STATED GOAL:
Please pull out every line of the items below that contains the string "farther", matching its case exactly.

MATERIAL FOR THE TASK:

================

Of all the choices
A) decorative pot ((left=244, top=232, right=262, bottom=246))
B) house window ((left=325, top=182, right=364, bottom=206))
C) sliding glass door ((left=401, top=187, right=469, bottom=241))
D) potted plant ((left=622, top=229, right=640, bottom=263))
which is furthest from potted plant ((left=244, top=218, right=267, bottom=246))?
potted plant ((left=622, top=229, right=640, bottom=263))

================

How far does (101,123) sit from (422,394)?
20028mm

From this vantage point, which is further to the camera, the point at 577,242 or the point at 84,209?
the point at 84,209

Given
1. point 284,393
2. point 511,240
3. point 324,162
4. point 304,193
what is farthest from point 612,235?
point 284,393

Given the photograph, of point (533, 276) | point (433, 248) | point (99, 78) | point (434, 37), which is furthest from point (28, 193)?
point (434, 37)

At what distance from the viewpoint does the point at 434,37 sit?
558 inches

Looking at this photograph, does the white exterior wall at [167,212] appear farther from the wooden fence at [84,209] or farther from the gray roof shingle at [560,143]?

================

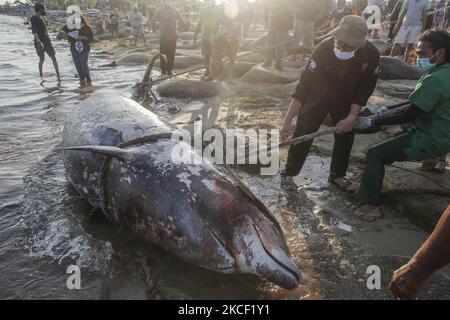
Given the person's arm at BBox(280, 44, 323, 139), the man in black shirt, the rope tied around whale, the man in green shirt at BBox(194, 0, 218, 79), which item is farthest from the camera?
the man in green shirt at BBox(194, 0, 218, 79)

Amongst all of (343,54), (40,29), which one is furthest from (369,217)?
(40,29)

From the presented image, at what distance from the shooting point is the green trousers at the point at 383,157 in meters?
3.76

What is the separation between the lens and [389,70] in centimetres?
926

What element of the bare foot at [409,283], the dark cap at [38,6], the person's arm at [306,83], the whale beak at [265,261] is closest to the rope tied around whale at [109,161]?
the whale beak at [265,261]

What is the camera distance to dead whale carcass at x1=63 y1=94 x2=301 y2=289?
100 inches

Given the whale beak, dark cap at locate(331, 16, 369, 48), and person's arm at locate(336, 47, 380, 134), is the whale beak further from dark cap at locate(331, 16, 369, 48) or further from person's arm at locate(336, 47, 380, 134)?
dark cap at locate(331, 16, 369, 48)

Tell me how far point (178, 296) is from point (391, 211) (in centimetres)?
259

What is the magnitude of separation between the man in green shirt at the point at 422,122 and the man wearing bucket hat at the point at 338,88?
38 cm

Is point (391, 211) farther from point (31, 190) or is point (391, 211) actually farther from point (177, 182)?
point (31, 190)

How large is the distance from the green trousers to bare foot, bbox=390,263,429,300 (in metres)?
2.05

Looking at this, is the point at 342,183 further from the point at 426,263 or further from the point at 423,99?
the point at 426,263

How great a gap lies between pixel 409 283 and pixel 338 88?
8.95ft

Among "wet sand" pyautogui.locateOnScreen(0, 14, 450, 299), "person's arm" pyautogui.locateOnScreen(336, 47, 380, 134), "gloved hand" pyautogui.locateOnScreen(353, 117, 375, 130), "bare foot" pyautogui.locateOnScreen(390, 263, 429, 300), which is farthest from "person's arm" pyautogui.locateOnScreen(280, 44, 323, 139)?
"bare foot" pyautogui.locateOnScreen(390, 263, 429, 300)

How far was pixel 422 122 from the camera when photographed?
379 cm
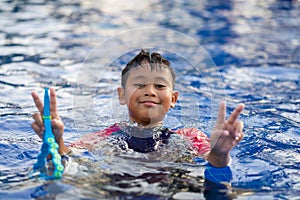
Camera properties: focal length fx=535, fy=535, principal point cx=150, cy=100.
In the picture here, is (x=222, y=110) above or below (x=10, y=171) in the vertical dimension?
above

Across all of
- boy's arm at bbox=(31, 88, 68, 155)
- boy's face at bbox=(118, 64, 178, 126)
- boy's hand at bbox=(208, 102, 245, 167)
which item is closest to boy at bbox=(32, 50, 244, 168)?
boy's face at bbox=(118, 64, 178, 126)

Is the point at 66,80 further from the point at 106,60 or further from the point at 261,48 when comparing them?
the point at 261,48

================

RESULT OF THE EXERCISE:
Looking at this photograph, does the white exterior wall at [167,212] appear farther from the wooden fence at [84,209] or farther from the gray roof shingle at [560,143]?
Is point (391, 211) farther from point (31, 190) or is point (391, 211) actually farther from point (177, 182)?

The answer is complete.